* _TEXTE SOURCE_:

24Cette technicité se comprend avec le développement de la chronologie biblique, ces calendriers ajoutant in fine une « Supputation des années depuis la Création du monde jusqu’à l’an 1566 [1567, 1569, etc.], selon le calcul de M. Luther », signant ainsi dans le monde protestant la valeur du calcul, dans le monde catholique, son caractère hérétique. Les calendriers catholiques qui reprendront ce calcul se garderont bien de signaler le nom de son auteur.
25Il faut pourtant remarquer que ces explications sont encadrées par des versets bibliques. Au début, trois versets vétéro-testamentaires : une « Pronostication generale » citant Jérémie 10, 2 : « Ne craignez point les signes du ciel comme les Gentils, car les ordonnances des peuples sont vaines », avant deux passages du chapitre 26 du Lévitique (versets 3 ; puis un compendium des versets 14-39) sur les bénédictions naturelles (pluies bénéfiques, moissons, vendanges) attachées à l’obéissance aux commandements divins, sur les malédictions naturelles (peste, famine et guerre) sanctionnant la désobéissance. Après toutes les « explications scientifiques », une mise en garde tirée de la première Épître de Paul à Timothée (4, 1-3) : « L’Esprit dit notamment qu’és derniers temps, aucuns defaudront de la foy, s’amusant aux esprits abuseurs et aux doctrines des diables, enseignans mensonge en hypocrisie, ayans leur conscience cauterizée, defendans soy marier, commandans de s’abstenir des viandes que Dieu a creées pour en user avec action de graces aux fideles et à ceux qui ont cognu la verité », seul passage que l’on peut interpréter contre les pratiques catholiques romaines.

* _DONNÉES FOURNIES_:

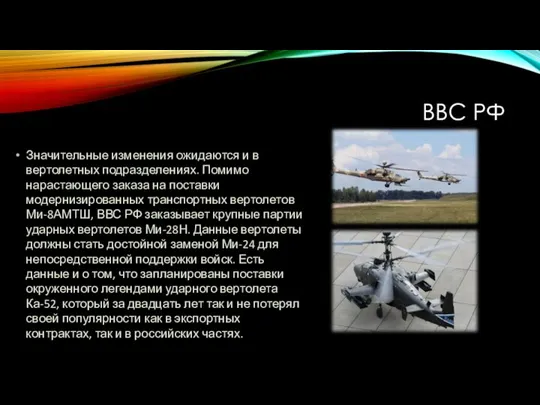 ВВС РФ

• Значительные изменения ожидаются и в вертолетных подразделениях. Помимо нарастающего заказа на поставки модернизированных транспортных вертолетов Ми-8АМТШ, ВВС РФ заказывает крупные партии ударных вертолетов Ми-28Н. Данные вертолеты должны стать достойной заменой Ми-24 для непосредственной поддержки войск. Есть данные и о том, что запланированы поставки окруженного легендами ударного вертолета Ка-52, который за двадцать лет так и не потерял своей популярности как в экспортных контрактах, так и в российских частях.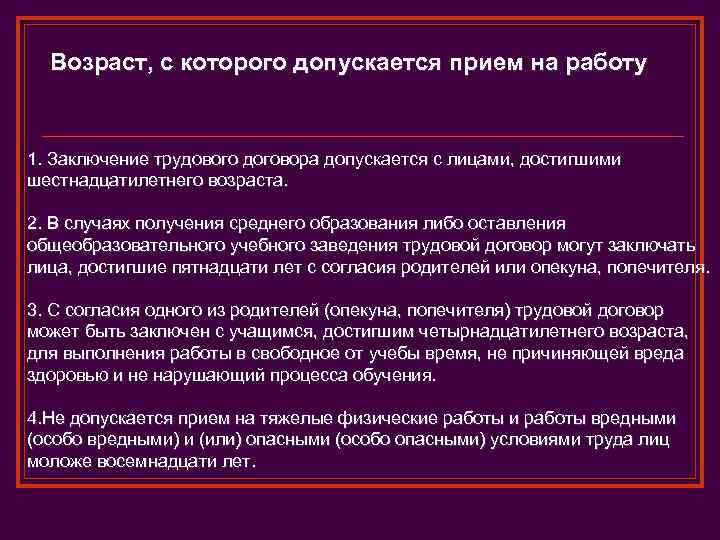 Возраст, с которого допускается прием на работу

1. Заключение трудового договора допускается с лицами, достигшими шестнадцатилетнего возраста.

2. В случаях получения среднего образования либо оставления общеобразовательного учебного заведения трудовой договор могут заключать лица, достигшие пятнадцати лет с согласия родителей или опекуна, попечителя.

3. С согласия одного из родителей (опекуна, попечителя) трудовой договор может быть заключен с учащимся, достигшим четырнадцатилетнего возраста, для выполнения работы в свободное от учебы время, не причиняющей вреда здоровью и не нарушающий процесса обучения.

4.Не допускается прием на тяжелые физические работы и работы вредными (особо вредными) и (или) опасными (особо опасными) условиями труда лиц моложе восемнадцати лет.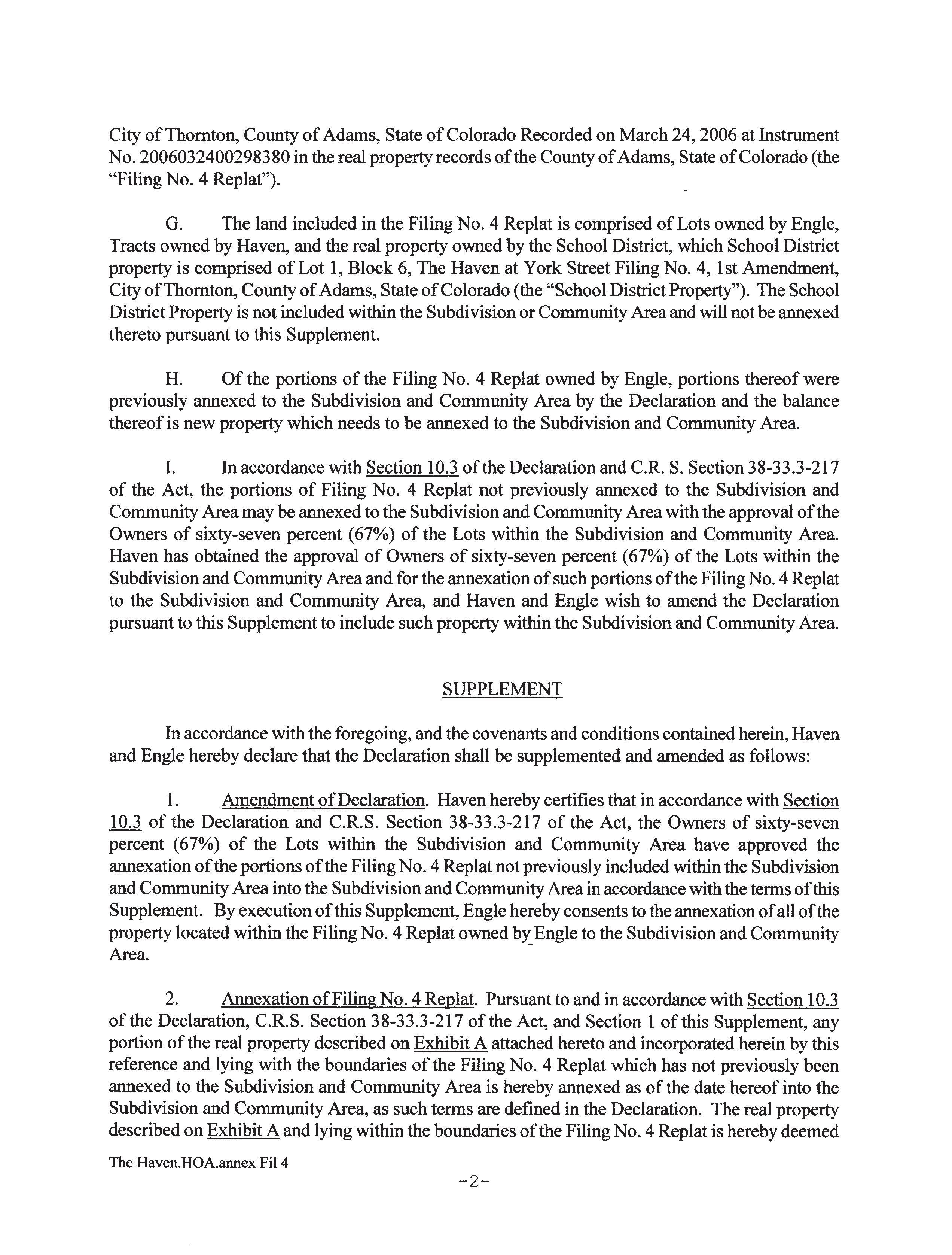 City of Thornton, County of Adams, State of Colorado Recorded on March 24, 2006 at Instrument No. 2006032400298380 in the real property records of the County of Adams, State of Colorado (the "Filing No. 4 Replat").

G. The land included in the Filing No. 4 Replat is comprised of Lots owned by Engle, Tracts owned by Haven, and the real property owned by the School District, which School District property is comprised of Lot 1, Block 6, The Haven at York Street Filing No. 4, 1st Amendment, City of Thornton, County of Adams, State of Colorado (the "School District Property"). The School District Property is not included within the Subdivision or Community Area and will not be annexed thereto pursuant to this Supplement.

H. Of the portions of the Filing No. 4 Replat owned by Engle, portions thereof were previously annexed to the Subdivision and Community Area by the Declaration and the balance thereof is new property which needs to be annexed to the Subdivision and Community Area.

I. In accordance with Section 10.3 of the Declaration and C.R. S. Section 38-33.3-217 of the Act, the portions of Filing No. 4 Replat not previously annexed to the Subdivision and Community Area may be annexed to the Subdivision and Community Area with the approval of the Owners of sixty-seven percent (67%) of the Lots within the Subdivision and Community Area. Haven has obtained the approval of Owners of sixty-seven percent (67%) of the Lots within the Subdivision and Community Area and for the annexation of such portions of the Filing No. 4 Replat to the Subdivision and Community Area, and Haven and Engle wish to amend the Declaration pursuant to this Supplement to include such property within the Subdivision and Community Area.

SUPPLEMENT

In accordance with the foregoing, and the covenants and conditions contained herein, Haven and Engle hereby declare that the Declaration shall be supplemented and amended as follows:

1. Amendment of Declaration. Haven hereby certifies that in accordance with Section 10.3 of the Declaration and C.R.S. Section 38-33.3-217 of the Act, the Owners of sixty-seven percent (67%) of the Lots within the Subdivision and Community Area have approved the annexation of the portions of the Filing No. 4 Replat not previously included within the Subdivision and Community Area into the Subdivision and Community Area in accordance with the terms of this Supplement. By execution of this Supplement, Engle hereby consents to the annexation of all of the property located within the Filing No. 4 Replat owned by Engle to the Subdivision and Community Area.

2. Annexation of Filing No. 4 Replat. Pursuant to and in accordance with Section 10.3 of the Declaration, C.R.S. Section 38-33.3-217 of the Act, and Section 1 of this Supplement, any portion of the real property described on Exhibit A attached hereto and incorporated herein by this reference and lying with the boundaries of the Filing No. 4 Replat which has not previously been annexed to the Subdivision and Community Area is hereby annexed as of the date hereof into the Subdivision and Community Area, as such terms are defined in the Declaration. The real property described on Exhibit A and lying within the boundaries of the Filing No. 4 Replat is hereby deemed

The Haven.HOA.annex Fil 4

-2-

* _EXERCICES À RÉSOUDRE_:
[A] Dans le texte sur les calendriers protestants, quel verset du livre de Jérémie la « Pronostication generale » cite-t-elle ?
[B] Reprenez le texte sur les calendriers protestants et poursuivez-le à partir de sa dernière phrase.
Le matériau fourni n'est pas nécessaire.

* _RÉSULTATS_:
[A] Elle cite Jérémie 10, 2 : « Ne craignez point les signes du ciel comme les Gentils, car les ordonnances des peuples sont vaines ».

[B]
26Passant au calendrier proprement dit, chaque page contient deux mois, limitant la possibilité des notations après les quatre colonnes sur la gauche. Ici, comme dans le premier exemple de 1569 donné en ouverture, on trouve encore une gravure pour le travail du mois et une autre pour l’entrée dans le nouveau signe astrologique.
27Pour bien saisir les spécificités de ce calendrier huguenot, il faut consulter les autres calendriers « protestants ».
LES AUTRES CALENDRIERS « PROTESTANTS ».
1. Lefèvre d’Etaples
28Cette qualification de Lefèvre d’Etaples comme « protestant » est un raccourci commode, non dogmatique ; il ne s’apparente pas à la pratique de Théodore de Bèze dans les Icones de 1580, incorporant Lefèvre, Erasme ou Vatable au camp réformé (ill. 8). Ce qui frappe au premier abord en abordant ce calendrier, c’est son format. Il se trouve en effet aux pages liminaires d’un volume in-folio, La saincte Bible en françoys, Anvers, Martin Lempereur, 153030, aux f° [a2]r° — [a3]v°. Le mot « Kalendrier » est présent en titre courant, mais il n’y a pas de page de titre particulière ni mention du « kalendrier » sur la page de titre de la Bible.

8. « Kalendrier » dans La saincte Bible en françoys, Anvers, Martin Lempereur, 1530, f° [a3] r° (Genève, Musée historique de la Réformation : Oe 530)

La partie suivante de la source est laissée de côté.